BRANO FORNITO:

□ □ □

Uno dei punti dell'audizione fu "Lettere e documenti di Sigmund Freud sulla sua emigrazione il 4 giugno 1938". Ci fu una consultazione a Vienna con Nebehay, e il plico venne acquistato dalla Biblioteca Nazionale austriaca. Ernst Gamillscheg e Andreas Fingernagel, della raccolta dei manoscritti della Biblioteca Nazionale, mi lasciarono avere cortesemente copia della corrispondenza, e tra tutte, della dichiarazione del 4 giugno 1938. Il testo della dichiarazione è: "confermo volentieri, che sino ad oggi 4 giugno 1938 non si è verificata nessuna molestia alla mia persona o alla mia famiglia. Autorità e funzionari del partito sono stati con me e con la mia famiglia costantemente corretti, al contrario, premurosi. Vienna, addì 4 giugno 1938. Prof. Dr. Sigmund Freud". Il testo della dichiarazione venne scritto a mano dal Alfred Indra e sottoscritto di suo pugno da Sigmund Freud. Di un post scriptum di Freud, sembra non esserci traccia.

L'aneddoto quindi non può esser provato. Anche in termini psicologici non può essere vero. Inquadrando l'atmosfera di Vienna di quel giugno del 1938, scherzi di questo tipo non si addicono proprio a quella situazione. Inoltre, v'è anche un ragionamento tecnico - giuridico. In contesti giuridici si conviene che la dichiarazione, come è consuetudine per ogni stipula di contratto, venga accordata con la controparte. Ogni modifica sul processo di negoziazione non avrebbe consentito l'espatrio, suscitando interrogativi e mettendo così in pericolo la partenza.

Il testo scritto a mano da Alfred Indra, come si può notare, non è un disegno unilaterale, ma il risultato dei suoi negoziati con le autorità naziste. E anche se Freud non avesse capito il senso, da non esperto di questioni giuridiche, sarebbe stato tutto sistemato dalla firma apposta.

Esiste possibilmente un ulteriore chiarimento che consentirà di capire perché si sia formata questa leggenda. Alfred Indra era un uomo divertente e spiritoso, in apparenza ben compreso da Freud e dai suoi famigliari. Quindi si poteva pensare a qualcosa del genere. La storia avrebbe potuto svolgersi così: non appena Indra presentò a Freud il testo accordato, quest'ultimo avrebbe potuto dire di essere disponibile ad aggiungere un post scriptum, nel quale indicare una raccomandazione, a chiunque, della Gestapo. Questo scherzo avrebbe potuto agevolare la firma di Freud e rendere felice Indra. L'avvocato avrebbe potuto raccontare la storia a Franz Rudolf Bienefeld, il quale a sua volta l'avrebbe girata a Ernest Jones. Il racconto di Ernest Jones, a sua volta, fu ripreso da Peter Gay e poi divulgato ulteriormente. Ciò che inizialmente iniziò come uno scherzo tra Freud e Indra, avrebbe potuto successivamente essere ripreso e messo a nudo da Ernest Jones e da altri. Hansjörg Krug è giunto al catalogo di Nebenhay con gli stessi risultati.

□ □ □

IL TUO COMPITO:
Nel brano sulla dichiarazione di Freud, chi scrisse a mano il testo della dichiarazione del 4 giugno 1938?

DATI GREZZI:
□ □ □

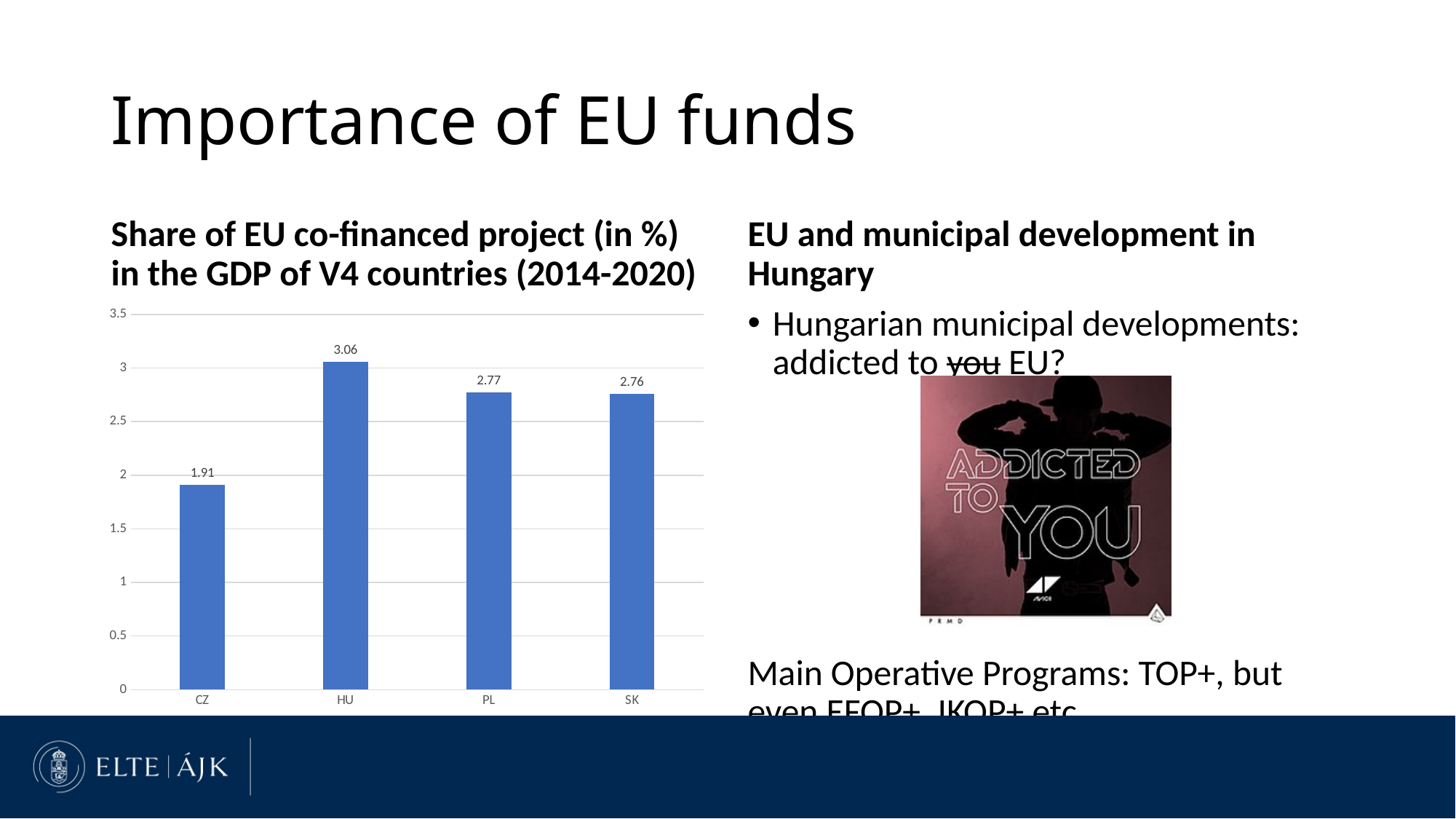
Is the value for CZ greater or less than 2? less Which country has the lowest share of EU co-financed projects in GDP? CZ How many countries are shown in the chart? 4 What is the value for HU in the chart? 3.06 Which is larger, the value for HU or the value for PL? HU What is the value for SK in the chart? 2.76 What is the difference between the values for HU and CZ? 1.15 Which country has the highest share of EU co-financed projects in GDP? HU What is the value for CZ in the chart? 1.91 What is the difference between the values for PL and SK? 0.01 What is the value for PL in the chart? 2.77 What kind of chart is shown on the slide? Bar chart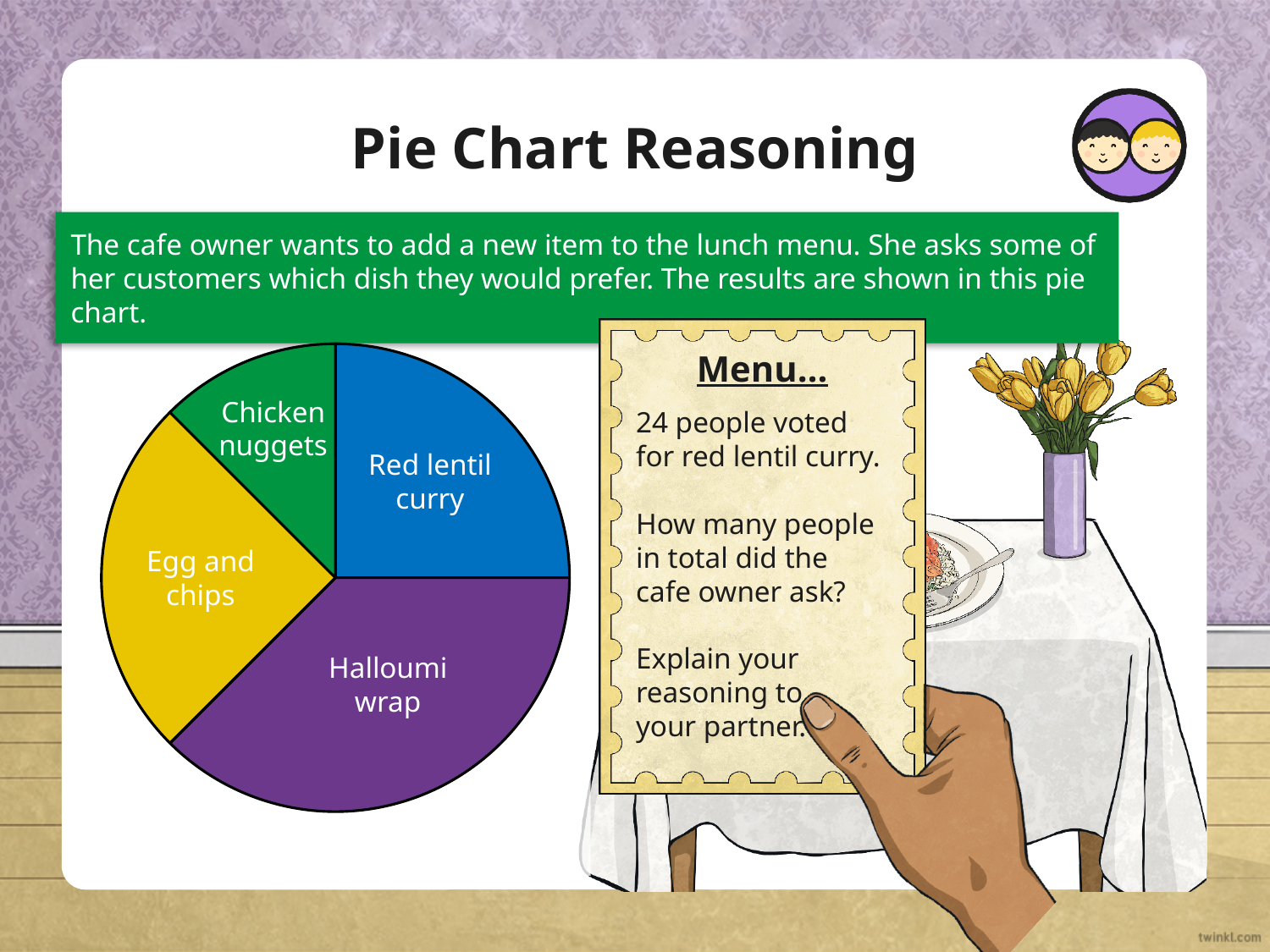
Which slice is larger, Halloumi wrap or Red lentil curry? Halloumi wrap Which dish is shown by the yellow slice of the pie chart? Egg and chips According to the slide, how many people voted for red lentil curry? 24 Which dish has the largest slice of the pie chart? Halloumi wrap What colour is the Red lentil curry slice in the pie chart? Blue What kind of chart is shown on the slide? Pie chart Which dish has the smallest slice of the pie chart? Chicken nuggets How many dishes (slices) are shown in the pie chart? 4 Which slice is larger, Egg and chips or Chicken nuggets? Egg and chips Which slice is larger, Halloumi wrap or Chicken nuggets? Halloumi wrap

□ □ □

SOLUZIONE DEL PROBLEMA:
Alfred Indra.